Natalya DrozhzhinDec 24, 2021 Hi Val - That should work just fine! Hope you enjoy. Happy Holidays!
AnikoDec 18, 2021 How much would the flavor differ if I used peanuts instead of hazelnuts? Thanks!
Natalya DrozhzhinDec 18, 2021 Hi Aniko - Thanks for reaching out! I've actually never made this cake with anything but hazelnuts, as they complement the hazelnut candies so well. My recommendation would be to use hazelnuts, but let me know if you try it with peanuts. I would love to hear how it turns out.
AniNov 3, 2021 Hi I’m so excited to try this recipe. I don’t have a mixer so can the cake and buttercream be whisked by hand? Thanks!
Natalya DrozhzhinNov 3, 2021 Hey Ani, yes, you definitely can use a hand mixer. Enjoy
GalinaOct 25, 2021 I made this cake for my sons birthday- Ferrero Rocher Candies are his favorite! I wanted large cake so I doubled the recipe and baked 5 layers in 12 inch forms. When I saw that I might be short on cream I added about 4 oz. of cool whip and 8oz. softened cream cheese. It became a bit different texture, less buttery, less sweet and more fluffy. But cake came out amazing! We loved everything about it!
Nataliya, from all the available recipes for Ferrero Rocher cake, I chose yours, because I already made Ferrero Rocher Cake Roll few times, and I knew the cake would be great! The cake roll it’s very yummy too!Natalya DrozhzhinOct 25, 2021 Hello Galina, I am so glad you loved this Ferrero Rocher recipe!! Happy late birthday to your son 🙂 Thank you for sharing all of your detailed feedback!

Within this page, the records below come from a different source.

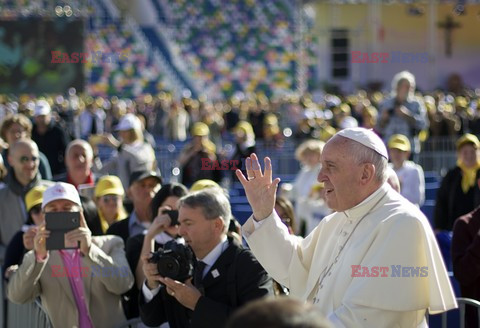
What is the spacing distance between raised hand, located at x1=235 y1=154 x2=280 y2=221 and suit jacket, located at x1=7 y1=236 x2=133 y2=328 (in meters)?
1.69

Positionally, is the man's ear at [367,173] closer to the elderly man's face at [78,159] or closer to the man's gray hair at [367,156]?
the man's gray hair at [367,156]

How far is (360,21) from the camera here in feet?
153

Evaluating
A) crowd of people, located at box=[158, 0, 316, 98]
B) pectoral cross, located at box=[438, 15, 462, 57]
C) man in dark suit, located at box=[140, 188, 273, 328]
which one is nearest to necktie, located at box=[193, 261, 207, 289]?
man in dark suit, located at box=[140, 188, 273, 328]

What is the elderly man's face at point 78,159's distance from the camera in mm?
9211

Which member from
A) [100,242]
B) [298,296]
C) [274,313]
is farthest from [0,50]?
[274,313]

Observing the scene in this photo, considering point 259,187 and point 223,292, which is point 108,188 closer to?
point 223,292

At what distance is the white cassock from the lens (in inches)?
160

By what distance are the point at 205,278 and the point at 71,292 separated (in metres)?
1.08

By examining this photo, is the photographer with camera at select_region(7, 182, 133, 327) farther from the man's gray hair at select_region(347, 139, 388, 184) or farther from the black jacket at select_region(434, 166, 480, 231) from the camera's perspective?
the black jacket at select_region(434, 166, 480, 231)

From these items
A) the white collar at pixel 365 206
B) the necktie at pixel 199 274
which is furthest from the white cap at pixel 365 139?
the necktie at pixel 199 274

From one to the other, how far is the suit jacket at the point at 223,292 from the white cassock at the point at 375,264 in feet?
2.12

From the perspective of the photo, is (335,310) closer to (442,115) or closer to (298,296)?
(298,296)

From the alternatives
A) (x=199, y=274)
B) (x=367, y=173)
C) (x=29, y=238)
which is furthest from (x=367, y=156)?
(x=29, y=238)

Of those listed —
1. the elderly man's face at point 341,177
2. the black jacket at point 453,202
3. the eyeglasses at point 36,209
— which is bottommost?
the black jacket at point 453,202
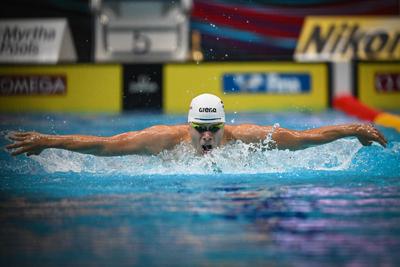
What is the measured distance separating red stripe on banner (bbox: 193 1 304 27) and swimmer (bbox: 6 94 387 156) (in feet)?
28.9

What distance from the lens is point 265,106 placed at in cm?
1070

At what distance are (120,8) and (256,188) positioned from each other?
977 cm

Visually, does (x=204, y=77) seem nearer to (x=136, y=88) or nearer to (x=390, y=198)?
(x=136, y=88)

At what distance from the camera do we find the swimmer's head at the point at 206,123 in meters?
4.87

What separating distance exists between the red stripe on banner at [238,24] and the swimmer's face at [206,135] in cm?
895

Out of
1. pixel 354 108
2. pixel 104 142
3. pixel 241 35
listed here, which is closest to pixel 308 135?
pixel 104 142

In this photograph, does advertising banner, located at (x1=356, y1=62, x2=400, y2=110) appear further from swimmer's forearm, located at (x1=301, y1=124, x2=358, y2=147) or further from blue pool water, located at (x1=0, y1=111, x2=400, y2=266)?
swimmer's forearm, located at (x1=301, y1=124, x2=358, y2=147)

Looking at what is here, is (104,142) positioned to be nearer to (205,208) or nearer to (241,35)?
(205,208)

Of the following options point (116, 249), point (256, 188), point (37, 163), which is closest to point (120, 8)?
point (37, 163)

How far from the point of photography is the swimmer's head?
16.0ft

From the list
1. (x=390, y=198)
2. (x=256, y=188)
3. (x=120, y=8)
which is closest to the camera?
(x=390, y=198)

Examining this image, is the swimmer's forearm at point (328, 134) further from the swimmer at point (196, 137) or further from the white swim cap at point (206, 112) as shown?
the white swim cap at point (206, 112)

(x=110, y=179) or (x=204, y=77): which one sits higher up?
(x=204, y=77)

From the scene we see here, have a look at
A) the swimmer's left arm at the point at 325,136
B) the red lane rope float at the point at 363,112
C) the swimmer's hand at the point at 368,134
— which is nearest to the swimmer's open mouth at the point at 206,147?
the swimmer's left arm at the point at 325,136
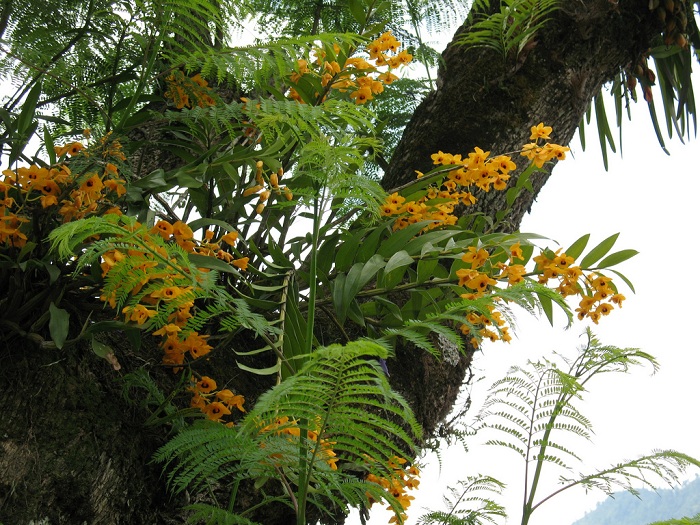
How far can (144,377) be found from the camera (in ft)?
3.79

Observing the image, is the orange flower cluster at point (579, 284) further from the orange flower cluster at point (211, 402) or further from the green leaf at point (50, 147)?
the green leaf at point (50, 147)

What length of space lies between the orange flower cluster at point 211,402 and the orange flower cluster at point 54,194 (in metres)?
0.31

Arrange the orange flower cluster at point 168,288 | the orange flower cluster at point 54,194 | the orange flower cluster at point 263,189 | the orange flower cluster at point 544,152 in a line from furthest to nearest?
the orange flower cluster at point 544,152, the orange flower cluster at point 263,189, the orange flower cluster at point 54,194, the orange flower cluster at point 168,288

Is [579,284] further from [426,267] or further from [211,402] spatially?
[211,402]

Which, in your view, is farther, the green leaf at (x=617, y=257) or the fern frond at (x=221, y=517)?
the green leaf at (x=617, y=257)

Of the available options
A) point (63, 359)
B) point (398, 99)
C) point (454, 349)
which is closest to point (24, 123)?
point (63, 359)

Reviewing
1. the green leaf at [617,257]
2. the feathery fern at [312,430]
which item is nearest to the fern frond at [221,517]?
the feathery fern at [312,430]

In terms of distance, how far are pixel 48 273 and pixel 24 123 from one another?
1.08 feet

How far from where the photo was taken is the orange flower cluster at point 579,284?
128 cm

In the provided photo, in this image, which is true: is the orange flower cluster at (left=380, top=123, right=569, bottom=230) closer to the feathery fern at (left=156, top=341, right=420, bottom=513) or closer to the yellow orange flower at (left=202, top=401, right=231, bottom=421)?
the yellow orange flower at (left=202, top=401, right=231, bottom=421)

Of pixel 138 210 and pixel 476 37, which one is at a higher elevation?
pixel 476 37

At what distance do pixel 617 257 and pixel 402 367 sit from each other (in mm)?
496

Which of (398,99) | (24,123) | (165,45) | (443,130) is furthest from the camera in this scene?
(398,99)

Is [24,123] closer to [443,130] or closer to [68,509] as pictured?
[68,509]
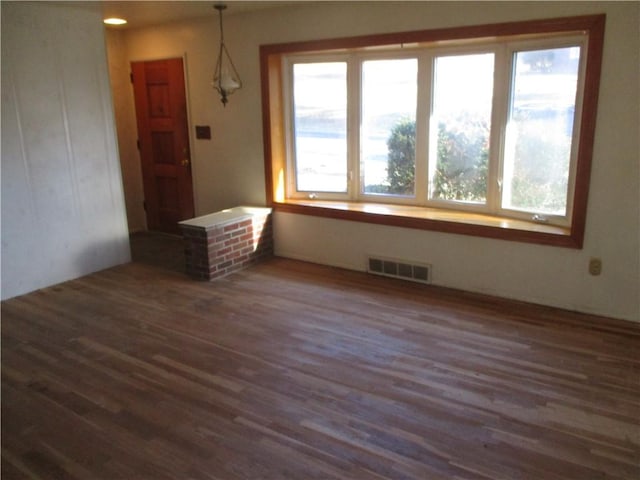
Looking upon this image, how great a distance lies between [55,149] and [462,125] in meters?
3.44

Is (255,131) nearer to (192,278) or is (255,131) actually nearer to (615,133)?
(192,278)

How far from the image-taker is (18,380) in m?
2.81

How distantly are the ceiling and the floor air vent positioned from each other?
236 cm

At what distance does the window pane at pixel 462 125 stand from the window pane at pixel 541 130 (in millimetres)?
217

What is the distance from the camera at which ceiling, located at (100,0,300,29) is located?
13.7 ft

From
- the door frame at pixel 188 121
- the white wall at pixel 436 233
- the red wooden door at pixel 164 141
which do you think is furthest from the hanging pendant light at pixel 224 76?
the red wooden door at pixel 164 141

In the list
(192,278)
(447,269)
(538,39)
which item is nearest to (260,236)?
(192,278)

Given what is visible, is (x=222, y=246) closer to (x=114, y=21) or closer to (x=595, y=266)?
(x=114, y=21)

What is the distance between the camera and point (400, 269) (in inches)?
170

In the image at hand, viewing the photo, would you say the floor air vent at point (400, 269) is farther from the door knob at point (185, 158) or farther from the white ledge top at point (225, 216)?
the door knob at point (185, 158)

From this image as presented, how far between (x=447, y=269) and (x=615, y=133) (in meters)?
1.54

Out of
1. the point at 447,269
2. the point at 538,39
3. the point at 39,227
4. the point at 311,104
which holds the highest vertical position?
the point at 538,39

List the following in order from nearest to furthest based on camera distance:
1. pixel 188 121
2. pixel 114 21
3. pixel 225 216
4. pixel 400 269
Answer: pixel 400 269 → pixel 225 216 → pixel 114 21 → pixel 188 121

vyjikOct 23, 2021 Amazing cake, my family keeps asking to make it over and over. But the name of the cake is deceiving. For this name you'd expect it to be very delicate and airy like store bought candies. The cake is not even close. It is a heavy hazelnut brownie type with lots of chocolate - exactly like my family loves.
Natalya DrozhzhinOct 24, 2021 I am so glad you loved the cake, thank you for your feedback regarding the texture, I am so glad you family loves it!

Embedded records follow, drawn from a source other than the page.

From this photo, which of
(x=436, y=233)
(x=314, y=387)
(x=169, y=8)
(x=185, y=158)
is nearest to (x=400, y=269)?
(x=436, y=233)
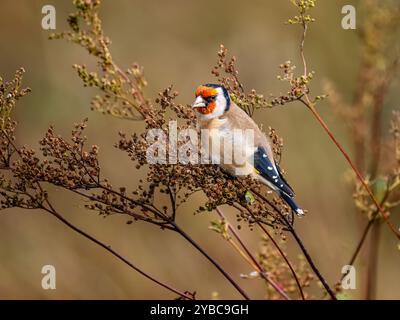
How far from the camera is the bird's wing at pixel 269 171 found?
3020 mm

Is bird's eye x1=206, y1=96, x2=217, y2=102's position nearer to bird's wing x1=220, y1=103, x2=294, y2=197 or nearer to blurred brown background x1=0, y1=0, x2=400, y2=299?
bird's wing x1=220, y1=103, x2=294, y2=197

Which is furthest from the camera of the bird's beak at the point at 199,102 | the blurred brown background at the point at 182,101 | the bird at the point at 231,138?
the blurred brown background at the point at 182,101

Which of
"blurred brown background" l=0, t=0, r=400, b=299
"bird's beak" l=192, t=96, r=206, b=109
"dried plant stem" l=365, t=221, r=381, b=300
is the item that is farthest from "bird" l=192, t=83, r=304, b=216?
"blurred brown background" l=0, t=0, r=400, b=299

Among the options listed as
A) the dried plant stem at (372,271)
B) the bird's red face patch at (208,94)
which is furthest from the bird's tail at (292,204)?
the bird's red face patch at (208,94)

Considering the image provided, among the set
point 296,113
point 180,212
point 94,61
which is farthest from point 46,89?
point 296,113

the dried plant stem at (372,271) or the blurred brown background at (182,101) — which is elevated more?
the blurred brown background at (182,101)

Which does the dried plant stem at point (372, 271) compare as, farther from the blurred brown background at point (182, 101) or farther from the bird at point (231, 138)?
the blurred brown background at point (182, 101)

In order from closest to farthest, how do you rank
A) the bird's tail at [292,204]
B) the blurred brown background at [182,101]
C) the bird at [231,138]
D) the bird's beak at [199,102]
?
the bird's tail at [292,204], the bird at [231,138], the bird's beak at [199,102], the blurred brown background at [182,101]

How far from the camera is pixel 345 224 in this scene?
17.3 ft

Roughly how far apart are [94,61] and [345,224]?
221cm

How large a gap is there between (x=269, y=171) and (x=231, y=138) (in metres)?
0.22

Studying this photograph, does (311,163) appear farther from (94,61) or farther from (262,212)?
(262,212)

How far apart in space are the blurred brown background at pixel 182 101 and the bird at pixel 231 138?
1613mm

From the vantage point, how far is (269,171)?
10.3 feet
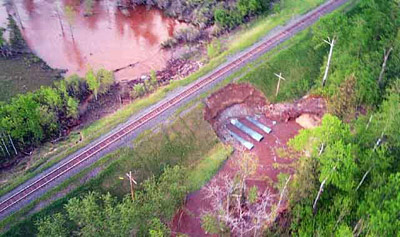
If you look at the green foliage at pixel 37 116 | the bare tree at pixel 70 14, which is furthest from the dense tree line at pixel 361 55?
the bare tree at pixel 70 14

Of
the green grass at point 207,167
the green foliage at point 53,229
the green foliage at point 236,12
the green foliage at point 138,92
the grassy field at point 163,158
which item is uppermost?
the green foliage at point 236,12

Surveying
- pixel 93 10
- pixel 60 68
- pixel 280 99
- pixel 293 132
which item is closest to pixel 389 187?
pixel 293 132

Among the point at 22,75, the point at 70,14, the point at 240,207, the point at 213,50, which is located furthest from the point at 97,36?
the point at 240,207

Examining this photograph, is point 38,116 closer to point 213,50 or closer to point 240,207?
point 240,207

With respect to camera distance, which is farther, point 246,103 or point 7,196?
point 246,103

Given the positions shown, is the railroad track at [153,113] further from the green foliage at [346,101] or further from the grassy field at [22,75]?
the grassy field at [22,75]

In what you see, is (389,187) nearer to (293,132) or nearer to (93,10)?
(293,132)

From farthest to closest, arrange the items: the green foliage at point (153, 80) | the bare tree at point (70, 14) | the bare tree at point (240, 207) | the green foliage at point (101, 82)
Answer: the bare tree at point (70, 14), the green foliage at point (153, 80), the green foliage at point (101, 82), the bare tree at point (240, 207)
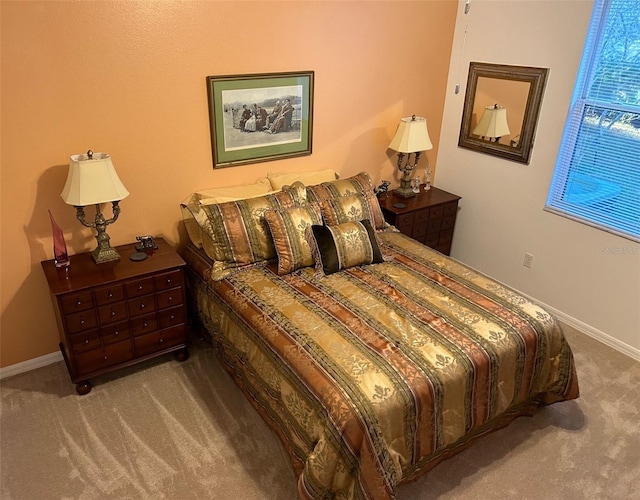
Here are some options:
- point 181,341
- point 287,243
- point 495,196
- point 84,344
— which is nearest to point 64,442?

Divya SukumarOct 14, 2021 Hiya, is it 350F for a conventional oven or for a fan assisted oven?
Love this recipe, thank you!
Natalya DrozhzhinOct 14, 2021 Hi Divya, that would be for a conventional oven. Enjoy
Lorraine WoodAug 14, 2021 How many 9inch cake tins? Just the one? And what flour do I use please?
Natalya DrozhzhinAug 14, 2021 It would be one 9-inch cake tin and all puropose flour works great in this recipe. Enjoy the recipe!
TheresaJun 11, 2021 I have made a similar cake with alternate layers of hazelnuts, walnuts and almonds which requires three cakes to assemble it. I drizzle some brandy on the layers before assembling them. A little more baking powder helps with lightness. Make two & freeze one! Fab for freezing!
Natalya DrozhzhinJun 11, 2021 Sounds amazing and so rich, you are making me drool!!
JessicaJun 7, 2021 Hi, should it be 1 3/4 cup whole hazelnuts that you ground or should it be 1 3/4 cup when the hazelnuts are already grounded?
Natalya DrozhzhinJun 7, 2021 Hey Jessica, they should be whole hazelnuts. Enjoy the cake!
SamanthaJun 5, 2021 Hi there, I’m just wondering if I make the cake in advance and store it in the fridge, won’t the wafers go soft?
Thanks 🙂
Natalya DrozhzhinJun 5, 2021 Hi Samantha, you can keep it refrigerated for up to 5 days.
Kasturi ChitnisMay 19, 2021 Hi thanks for the detailed recipe. I replaced ground hazelnuts with almond flour. But my cake tasted very - almond-y. How can I avoid that? Also it was a bit dense. Any tips on these points ? Thanks a lot !!!
Natalya DrozhzhinMay 19, 2021 This is a very nutty cake and has buttercream. It is not the typical moist cake, more of a giant candy hence the density. Regarding the almond flour, do you mean your replaced regular flour with almond flour or you used ground almonds instead of hazelnuts?